Re: [Xen-devel] More questions about Xen memory layout/usage, access to guest memory

From: Andrew Cooper <andrew.cooper3@citrix.com>
To: "Johnson, Ethan" <ejohns48@cs.rochester.edu>,
	"xen-devel@lists.xenproject.org" <xen-devel@lists.xenproject.org>
Subject: Re: [Xen-devel] More questions about Xen memory layout/usage, access to guest memory
Date: Sat, 17 Aug 2019 12:04:04 +0100	[thread overview]
Message-ID: <79c7b71f-0b61-2799-4a79-644536a9c891@citrix.com> (raw)
In-Reply-To: <15a4c482-1207-1d8a-fd2a-dc4f25956c27@cs.rochester.edu>

On 16/08/2019 20:51, Johnson, Ethan wrote:
> Hi all,
>
> I have some follow-up questions about Xen's usage and layout of memory, 
> building on the ones I asked here a few weeks ago (which were quite 
> helpfully answered: see 
> https://lists.xenproject.org/archives/html/xen-devel/2019-07/msg01513.html 
> for reference). For context on why I'm asking these questions, I'm using 
> Xen as a research platform for enforcing novel memory protection schemes 
> on hypervisors and guests.
>
> 1. Xen itself lives in the memory region from (on x86-64) 0xffff 8000 
> 0000 0000 - 0xffff 8777 ffff ffff, regardless of whether it's in PV mode 
> or HVM/PVH. Clearly, in PV mode a separate set of page tables (i.e. CR3 
> root pointer) must be used for each guest.

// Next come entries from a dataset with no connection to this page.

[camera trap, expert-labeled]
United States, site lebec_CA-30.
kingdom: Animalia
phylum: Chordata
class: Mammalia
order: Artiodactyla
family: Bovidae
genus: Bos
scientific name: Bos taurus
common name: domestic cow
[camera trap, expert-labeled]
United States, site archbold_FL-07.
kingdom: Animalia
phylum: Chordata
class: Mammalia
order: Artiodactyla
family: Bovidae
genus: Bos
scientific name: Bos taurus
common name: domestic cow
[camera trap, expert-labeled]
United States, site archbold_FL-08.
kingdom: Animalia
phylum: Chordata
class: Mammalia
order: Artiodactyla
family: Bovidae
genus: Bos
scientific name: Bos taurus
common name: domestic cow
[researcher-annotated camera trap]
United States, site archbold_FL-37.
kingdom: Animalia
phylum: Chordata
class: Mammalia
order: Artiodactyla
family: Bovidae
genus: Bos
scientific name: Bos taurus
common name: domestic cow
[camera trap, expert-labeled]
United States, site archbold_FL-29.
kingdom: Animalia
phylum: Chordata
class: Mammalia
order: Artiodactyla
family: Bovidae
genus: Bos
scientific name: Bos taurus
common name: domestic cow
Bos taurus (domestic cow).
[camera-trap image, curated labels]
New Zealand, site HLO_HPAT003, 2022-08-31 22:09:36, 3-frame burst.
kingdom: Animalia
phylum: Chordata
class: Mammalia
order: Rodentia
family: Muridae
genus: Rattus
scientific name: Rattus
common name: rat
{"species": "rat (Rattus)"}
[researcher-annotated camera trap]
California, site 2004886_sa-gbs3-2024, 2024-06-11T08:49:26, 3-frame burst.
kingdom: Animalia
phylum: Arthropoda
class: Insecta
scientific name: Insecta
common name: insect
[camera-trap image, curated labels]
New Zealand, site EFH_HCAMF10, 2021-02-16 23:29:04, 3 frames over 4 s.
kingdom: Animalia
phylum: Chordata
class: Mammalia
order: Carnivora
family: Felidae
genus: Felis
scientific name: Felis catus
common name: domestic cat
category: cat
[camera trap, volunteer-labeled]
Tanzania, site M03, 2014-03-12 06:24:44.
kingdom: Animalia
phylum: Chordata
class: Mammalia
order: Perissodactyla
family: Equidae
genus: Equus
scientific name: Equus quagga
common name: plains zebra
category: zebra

More than that.  Each vCPU.

PV guests manage their own pagetables, and have a vCR3 which the guest
kernel controls, and we must honour.

For 64bit PV guests, each time a new L4 pagetable is created, Xen sets
up its own 16 slots appropriately.  As a result, Xen itself is able to
function appropriately on all pagetable hierarchies the PV guest
creates.  See init_xen_l4_slots() which does this.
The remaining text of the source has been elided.